Steve Krause writes that the recent EDC-MOOC (in which we both participated) was "meh." I agree. But you know what else was meh for me? School. K-12. Undergrad. Grad. meh. meh. meh. I was never very good at playing the role of the student. Obviously my grades were fine, so I could play the game well enough, but I never found coursework particulary interesting or relevant. I could offer you a litany of the mediocre experiences of my undergraduate education, but I doubt that would be of much interest. However, I will say that if a MOOC amounts to a curated list of readings, some lectures, a largely unsupervised discussion among students, and a testing mechanism, then this isn't really any different from what I had in most of my courses as an undergraduate. The only real difference would be that my unsupervised discussion happened FTF with friends I was taking the course with rather than 1000s of people online. I learned that I could get decent grades with a very minimal?amount of investment. I didn't value school and hence it wasn't valuable to me. I can see that. But I can also see that I put my investment into other places, other kinds of environments. I learned a great deal working in a small business in the computer industry, composing music and building a recording studio, and writing independently of school.
So from my perspective, so what if MOOCs are meh? The whole enterprise is meh. There's no doubt that there are plenty of students who have been so heavily institutionalized that they can't succeed in a MOOC. They are like those lifers in prison who find themselves paroled and don't know how to live on the outside.

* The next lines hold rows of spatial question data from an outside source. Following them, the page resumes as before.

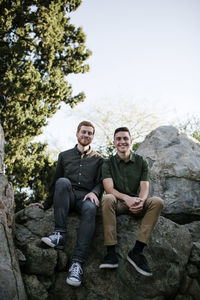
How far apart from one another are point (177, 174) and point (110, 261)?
231 centimetres

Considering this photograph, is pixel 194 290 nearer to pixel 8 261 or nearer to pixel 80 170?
pixel 80 170

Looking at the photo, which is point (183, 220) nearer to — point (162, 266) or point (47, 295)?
point (162, 266)

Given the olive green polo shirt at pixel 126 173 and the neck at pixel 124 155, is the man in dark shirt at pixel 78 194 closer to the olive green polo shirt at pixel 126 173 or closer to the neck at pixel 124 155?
the olive green polo shirt at pixel 126 173

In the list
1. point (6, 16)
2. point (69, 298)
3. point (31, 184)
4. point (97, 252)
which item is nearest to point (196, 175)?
point (97, 252)

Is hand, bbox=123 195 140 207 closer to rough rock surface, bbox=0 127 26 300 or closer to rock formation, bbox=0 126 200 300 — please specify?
rock formation, bbox=0 126 200 300

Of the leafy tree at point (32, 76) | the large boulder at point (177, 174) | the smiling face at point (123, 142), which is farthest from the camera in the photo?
the leafy tree at point (32, 76)

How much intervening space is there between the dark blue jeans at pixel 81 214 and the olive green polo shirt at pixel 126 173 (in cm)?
48

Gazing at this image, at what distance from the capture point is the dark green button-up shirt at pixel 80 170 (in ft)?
11.1

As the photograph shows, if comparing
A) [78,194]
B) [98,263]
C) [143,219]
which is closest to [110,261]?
[98,263]

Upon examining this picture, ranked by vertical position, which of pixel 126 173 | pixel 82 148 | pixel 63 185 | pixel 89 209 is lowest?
pixel 89 209

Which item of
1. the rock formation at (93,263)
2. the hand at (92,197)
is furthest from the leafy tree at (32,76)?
the hand at (92,197)

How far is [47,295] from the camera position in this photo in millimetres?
2742

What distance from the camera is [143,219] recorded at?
296 centimetres

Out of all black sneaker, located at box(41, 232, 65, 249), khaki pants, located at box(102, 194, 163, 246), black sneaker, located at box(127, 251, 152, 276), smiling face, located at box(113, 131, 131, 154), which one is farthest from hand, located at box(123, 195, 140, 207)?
black sneaker, located at box(41, 232, 65, 249)
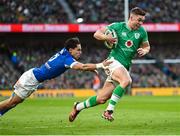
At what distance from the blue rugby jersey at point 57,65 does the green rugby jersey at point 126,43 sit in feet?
4.35

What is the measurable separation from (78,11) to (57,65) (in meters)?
33.0

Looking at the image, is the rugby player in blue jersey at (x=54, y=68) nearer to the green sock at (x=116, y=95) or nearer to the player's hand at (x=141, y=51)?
the green sock at (x=116, y=95)

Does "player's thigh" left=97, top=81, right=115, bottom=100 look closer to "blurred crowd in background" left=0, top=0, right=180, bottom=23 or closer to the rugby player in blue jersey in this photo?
the rugby player in blue jersey

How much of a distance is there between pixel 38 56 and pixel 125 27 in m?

And we know there's an economic element to this as kids from poor school districts get the most regimented, institutionalized education and are typically the most at-risk for success in college (and even moreso online or in a MOOC). The students who will be most successful in MOOCs are ones for whom school was only ever one learning site among many. They will be able to jump through the inane MOOC hoops and get on with their lives, confident that what one learns today in a MOOC doesn't really matter anyway. It's just a tiny part of a much vaster learning ecosystem. Of course that's hardly a ringing endorsement for MOOCs, but they don't have to be great. They're free. I have a daughter in high school now. Do I really want to pay for her to sit in general education courses for two or three semesters? Not really. I'll draw up a reading list and she can read it over the summer. If she has questions, she can find the answers online. And she'll learn much more on her own than she would sitting through some lectures and taking some bubble test. Maybe she can even take a MOOC.?

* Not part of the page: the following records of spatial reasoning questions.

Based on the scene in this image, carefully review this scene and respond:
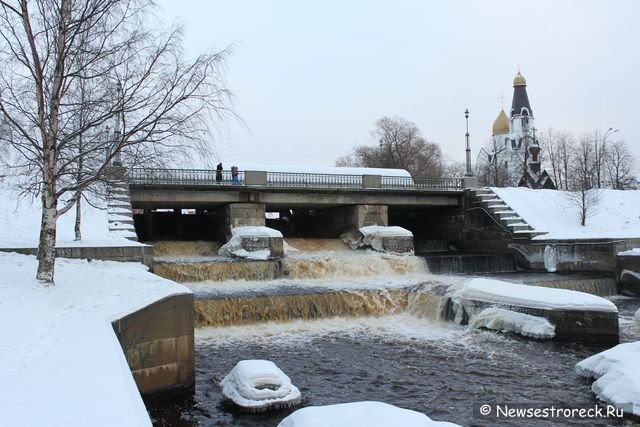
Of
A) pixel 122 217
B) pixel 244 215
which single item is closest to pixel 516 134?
pixel 244 215

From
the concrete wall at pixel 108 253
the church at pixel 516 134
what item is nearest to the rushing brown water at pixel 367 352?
the concrete wall at pixel 108 253

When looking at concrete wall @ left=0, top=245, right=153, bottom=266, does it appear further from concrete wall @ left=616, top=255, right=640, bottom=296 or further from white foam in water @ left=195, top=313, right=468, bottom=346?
concrete wall @ left=616, top=255, right=640, bottom=296

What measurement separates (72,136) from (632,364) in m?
10.9

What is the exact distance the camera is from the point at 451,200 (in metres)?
29.2

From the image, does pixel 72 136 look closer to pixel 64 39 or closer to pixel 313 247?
pixel 64 39

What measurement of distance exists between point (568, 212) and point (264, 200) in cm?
1678

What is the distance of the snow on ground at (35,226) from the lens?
1538cm

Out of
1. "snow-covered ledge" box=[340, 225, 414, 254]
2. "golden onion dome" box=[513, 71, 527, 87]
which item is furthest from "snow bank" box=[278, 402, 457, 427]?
"golden onion dome" box=[513, 71, 527, 87]

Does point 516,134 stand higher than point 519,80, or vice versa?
point 519,80

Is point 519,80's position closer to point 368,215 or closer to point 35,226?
point 368,215

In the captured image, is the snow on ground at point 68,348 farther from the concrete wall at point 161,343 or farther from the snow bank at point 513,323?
the snow bank at point 513,323

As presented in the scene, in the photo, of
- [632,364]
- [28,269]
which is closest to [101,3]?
[28,269]

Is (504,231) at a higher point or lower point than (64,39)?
lower

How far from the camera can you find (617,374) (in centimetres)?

Clearly though, universities depend on general education courses to make their economic model go. Either they cram 100s of students into a room or they pay adjuncts minimal pay to teach the course. Or, like in English, they float their grad programs with TA-ships. None of those strategies are ringing endorsements from my perspective as the one paying the tuition dollars. And that's not to say that those adjuncts might not be better teachers than some of the professors. Few of these folks have ever received any pedagogical training. It's just to point out that universities seem to look the low costs of general education courses to balance out the high costs of other kinds of courses that are smaller in size, more technology intensive perhaps, and are taught by faculty earning more money, especially in the professional schools. ?It's even more crucial from the perspective of the humanities. Without general education, humanities departments are tiny and lose the means to offer graduate students TAships, which means tiny grad programs as well.?
So it's not that MOOCs are great. Better-designed MOOCs might be on the horizon, but the ones we have already shine an uncomfortable light on general education. The basic premises of general education are that 1) every college student should have some baseline introductory knowledge that stretches from science and math to social science and humanities, and 2) a gen ed curriculum is the best way to deliver that knowledge. I don't know if either of those premises still works. Certainly #2 does not. Today it seems more relevant to teach the students how to fish rather than to give them the fish in a 50 minute lecture, especially since the 50-minute lecture is free online anyway.
The upshot of this is that the humanities need to start developing a new economic model, one that will not depend on 1000s of undergraduates taking composition or western civ or whatever. Could we create a better version of general education? Sure. I've talked about that before. But I'm not sure that even that will make a difference. The crucial thing we need to do is reinvent ourselves to connect with the values and concerns of our students and our culture. The MOOC, meh or not, means we can't imagine that we can just plod along as we always have.